[WHAT TO PRODUCE] The response must consist of the records below, copied exactly.

[SUPPLIED DATA]

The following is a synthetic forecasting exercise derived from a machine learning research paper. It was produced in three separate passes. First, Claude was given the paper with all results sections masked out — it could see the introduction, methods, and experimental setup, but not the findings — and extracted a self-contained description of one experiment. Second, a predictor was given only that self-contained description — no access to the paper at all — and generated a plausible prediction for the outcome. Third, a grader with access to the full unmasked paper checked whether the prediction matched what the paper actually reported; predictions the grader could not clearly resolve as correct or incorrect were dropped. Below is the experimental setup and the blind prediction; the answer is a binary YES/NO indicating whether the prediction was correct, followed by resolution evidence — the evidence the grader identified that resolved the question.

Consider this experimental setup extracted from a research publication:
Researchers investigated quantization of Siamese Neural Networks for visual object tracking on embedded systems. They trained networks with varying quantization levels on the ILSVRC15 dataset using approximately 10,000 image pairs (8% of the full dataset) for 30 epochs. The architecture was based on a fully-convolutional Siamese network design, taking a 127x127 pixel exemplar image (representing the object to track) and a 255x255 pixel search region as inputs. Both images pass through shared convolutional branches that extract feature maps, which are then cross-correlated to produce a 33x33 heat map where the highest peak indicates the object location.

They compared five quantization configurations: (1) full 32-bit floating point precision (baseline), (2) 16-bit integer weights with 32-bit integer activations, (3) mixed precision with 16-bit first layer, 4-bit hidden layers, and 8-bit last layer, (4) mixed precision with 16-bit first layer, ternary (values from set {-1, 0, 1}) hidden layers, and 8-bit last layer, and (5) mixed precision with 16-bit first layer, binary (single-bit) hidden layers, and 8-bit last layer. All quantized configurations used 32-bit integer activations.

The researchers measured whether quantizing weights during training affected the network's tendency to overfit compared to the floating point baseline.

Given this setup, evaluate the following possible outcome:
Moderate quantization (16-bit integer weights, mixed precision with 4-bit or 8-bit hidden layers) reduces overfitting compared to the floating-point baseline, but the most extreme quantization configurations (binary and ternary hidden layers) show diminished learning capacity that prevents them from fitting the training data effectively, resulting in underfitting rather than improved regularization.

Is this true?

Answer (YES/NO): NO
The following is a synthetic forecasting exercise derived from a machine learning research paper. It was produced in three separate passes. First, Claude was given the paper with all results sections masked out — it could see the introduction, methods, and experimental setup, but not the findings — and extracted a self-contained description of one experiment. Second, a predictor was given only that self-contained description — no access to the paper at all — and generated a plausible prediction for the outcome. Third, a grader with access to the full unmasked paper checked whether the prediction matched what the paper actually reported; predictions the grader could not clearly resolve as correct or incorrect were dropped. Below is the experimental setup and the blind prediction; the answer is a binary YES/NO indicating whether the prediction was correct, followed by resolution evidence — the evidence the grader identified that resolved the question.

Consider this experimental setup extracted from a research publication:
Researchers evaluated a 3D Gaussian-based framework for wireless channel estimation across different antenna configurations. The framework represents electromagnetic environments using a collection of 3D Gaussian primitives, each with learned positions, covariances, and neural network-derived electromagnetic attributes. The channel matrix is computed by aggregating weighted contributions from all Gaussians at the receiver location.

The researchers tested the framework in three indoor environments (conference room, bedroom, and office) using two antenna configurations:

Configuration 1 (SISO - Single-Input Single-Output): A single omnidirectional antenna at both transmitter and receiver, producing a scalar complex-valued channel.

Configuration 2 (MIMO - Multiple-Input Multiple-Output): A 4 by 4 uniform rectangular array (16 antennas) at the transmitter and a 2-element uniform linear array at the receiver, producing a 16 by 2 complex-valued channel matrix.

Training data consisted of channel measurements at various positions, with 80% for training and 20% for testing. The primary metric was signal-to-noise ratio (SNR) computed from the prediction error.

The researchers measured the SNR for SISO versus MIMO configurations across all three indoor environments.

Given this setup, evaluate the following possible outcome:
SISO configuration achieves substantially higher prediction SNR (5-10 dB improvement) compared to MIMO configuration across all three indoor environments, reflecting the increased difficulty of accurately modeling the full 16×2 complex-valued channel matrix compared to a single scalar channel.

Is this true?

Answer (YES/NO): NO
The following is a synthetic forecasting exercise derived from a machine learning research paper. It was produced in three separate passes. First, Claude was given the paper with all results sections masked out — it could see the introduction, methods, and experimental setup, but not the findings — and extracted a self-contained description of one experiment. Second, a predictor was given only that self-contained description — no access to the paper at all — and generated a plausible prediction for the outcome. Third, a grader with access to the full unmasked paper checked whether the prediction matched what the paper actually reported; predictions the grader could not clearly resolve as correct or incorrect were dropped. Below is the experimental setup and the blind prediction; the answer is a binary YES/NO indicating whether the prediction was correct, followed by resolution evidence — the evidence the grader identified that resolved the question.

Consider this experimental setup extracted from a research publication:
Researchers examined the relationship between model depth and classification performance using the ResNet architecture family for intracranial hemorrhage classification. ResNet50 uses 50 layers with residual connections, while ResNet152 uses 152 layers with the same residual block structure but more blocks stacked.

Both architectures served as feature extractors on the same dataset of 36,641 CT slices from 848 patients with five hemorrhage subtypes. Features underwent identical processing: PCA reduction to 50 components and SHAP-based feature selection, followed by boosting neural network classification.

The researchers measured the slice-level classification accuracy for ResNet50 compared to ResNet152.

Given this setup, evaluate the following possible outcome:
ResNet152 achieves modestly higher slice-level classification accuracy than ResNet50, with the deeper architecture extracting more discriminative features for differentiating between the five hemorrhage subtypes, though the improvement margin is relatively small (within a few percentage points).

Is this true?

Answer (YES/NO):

[ANSWER SPACE]
The following is a synthetic forecasting exercise derived from a machine learning research paper. It was produced in three separate passes. First, Claude was given the paper with all results sections masked out — it could see the introduction, methods, and experimental setup, but not the findings — and extracted a self-contained description of one experiment. Second, a predictor was given only that self-contained description — no access to the paper at all — and generated a plausible prediction for the outcome. Third, a grader with access to the full unmasked paper checked whether the prediction matched what the paper actually reported; predictions the grader could not clearly resolve as correct or incorrect were dropped. Below is the experimental setup and the blind prediction; the answer is a binary YES/NO indicating whether the prediction was correct, followed by resolution evidence — the evidence the grader identified that resolved the question.

Consider this experimental setup extracted from a research publication:
Researchers investigated quantization of Siamese Neural Networks for visual object tracking on embedded systems. They trained networks with varying quantization levels on the ILSVRC15 dataset using approximately 10,000 image pairs (8% of the full dataset) for 30 epochs. The architecture was based on a fully-convolutional Siamese network design, taking a 127x127 pixel exemplar image (representing the object to track) and a 255x255 pixel search region as inputs. Both images pass through shared convolutional branches that extract feature maps, which are then cross-correlated to produce a 33x33 heat map where the highest peak indicates the object location.

They compared five quantization configurations: (1) full 32-bit floating point precision (baseline), (2) 16-bit integer weights with 32-bit integer activations, (3) mixed precision with 16-bit first layer, 4-bit hidden layers, and 8-bit last layer, (4) mixed precision with 16-bit first layer, ternary (values from set {-1, 0, 1}) hidden layers, and 8-bit last layer, and (5) mixed precision with 16-bit first layer, binary (single-bit) hidden layers, and 8-bit last layer. All quantized configurations used 32-bit integer activations.

The researchers measured whether quantizing weights during training affected the network's tendency to overfit compared to the floating point baseline.

Given this setup, evaluate the following possible outcome:
Moderate quantization (16-bit integer weights, mixed precision with 4-bit or 8-bit hidden layers) reduces overfitting compared to the floating-point baseline, but the most extreme quantization configurations (binary and ternary hidden layers) show diminished learning capacity that prevents them from fitting the training data effectively, resulting in underfitting rather than improved regularization.

Is this true?

Answer (YES/NO): NO
The following is a synthetic forecasting exercise derived from a machine learning research paper. It was produced in three separate passes. First, Claude was given the paper with all results sections masked out — it could see the introduction, methods, and experimental setup, but not the findings — and extracted a self-contained description of one experiment. Second, a predictor was given only that self-contained description — no access to the paper at all — and generated a plausible prediction for the outcome. Third, a grader with access to the full unmasked paper checked whether the prediction matched what the paper actually reported; predictions the grader could not clearly resolve as correct or incorrect were dropped. Below is the experimental setup and the blind prediction; the answer is a binary YES/NO indicating whether the prediction was correct, followed by resolution evidence — the evidence the grader identified that resolved the question.

Consider this experimental setup extracted from a research publication:
Researchers evaluated a 3D Gaussian-based framework for wireless channel estimation across different antenna configurations. The framework represents electromagnetic environments using a collection of 3D Gaussian primitives, each with learned positions, covariances, and neural network-derived electromagnetic attributes. The channel matrix is computed by aggregating weighted contributions from all Gaussians at the receiver location.

The researchers tested the framework in three indoor environments (conference room, bedroom, and office) using two antenna configurations:

Configuration 1 (SISO - Single-Input Single-Output): A single omnidirectional antenna at both transmitter and receiver, producing a scalar complex-valued channel.

Configuration 2 (MIMO - Multiple-Input Multiple-Output): A 4 by 4 uniform rectangular array (16 antennas) at the transmitter and a 2-element uniform linear array at the receiver, producing a 16 by 2 complex-valued channel matrix.

Training data consisted of channel measurements at various positions, with 80% for training and 20% for testing. The primary metric was signal-to-noise ratio (SNR) computed from the prediction error.

The researchers measured the SNR for SISO versus MIMO configurations across all three indoor environments.

Given this setup, evaluate the following possible outcome:
SISO configuration achieves substantially higher prediction SNR (5-10 dB improvement) compared to MIMO configuration across all three indoor environments, reflecting the increased difficulty of accurately modeling the full 16×2 complex-valued channel matrix compared to a single scalar channel.

Is this true?

Answer (YES/NO): NO
The following is a synthetic forecasting exercise derived from a machine learning research paper. It was produced in three separate passes. First, Claude was given the paper with all results sections masked out — it could see the introduction, methods, and experimental setup, but not the findings — and extracted a self-contained description of one experiment. Second, a predictor was given only that self-contained description — no access to the paper at all — and generated a plausible prediction for the outcome. Third, a grader with access to the full unmasked paper checked whether the prediction matched what the paper actually reported; predictions the grader could not clearly resolve as correct or incorrect were dropped. Below is the experimental setup and the blind prediction; the answer is a binary YES/NO indicating whether the prediction was correct, followed by resolution evidence — the evidence the grader identified that resolved the question.

Consider this experimental setup extracted from a research publication:
Researchers examined the relationship between model depth and classification performance using the ResNet architecture family for intracranial hemorrhage classification. ResNet50 uses 50 layers with residual connections, while ResNet152 uses 152 layers with the same residual block structure but more blocks stacked.

Both architectures served as feature extractors on the same dataset of 36,641 CT slices from 848 patients with five hemorrhage subtypes. Features underwent identical processing: PCA reduction to 50 components and SHAP-based feature selection, followed by boosting neural network classification.

The researchers measured the slice-level classification accuracy for ResNet50 compared to ResNet152.

Given this setup, evaluate the following possible outcome:
ResNet152 achieves modestly higher slice-level classification accuracy than ResNet50, with the deeper architecture extracting more discriminative features for differentiating between the five hemorrhage subtypes, though the improvement margin is relatively small (within a few percentage points).

Is this true?

Answer (YES/NO):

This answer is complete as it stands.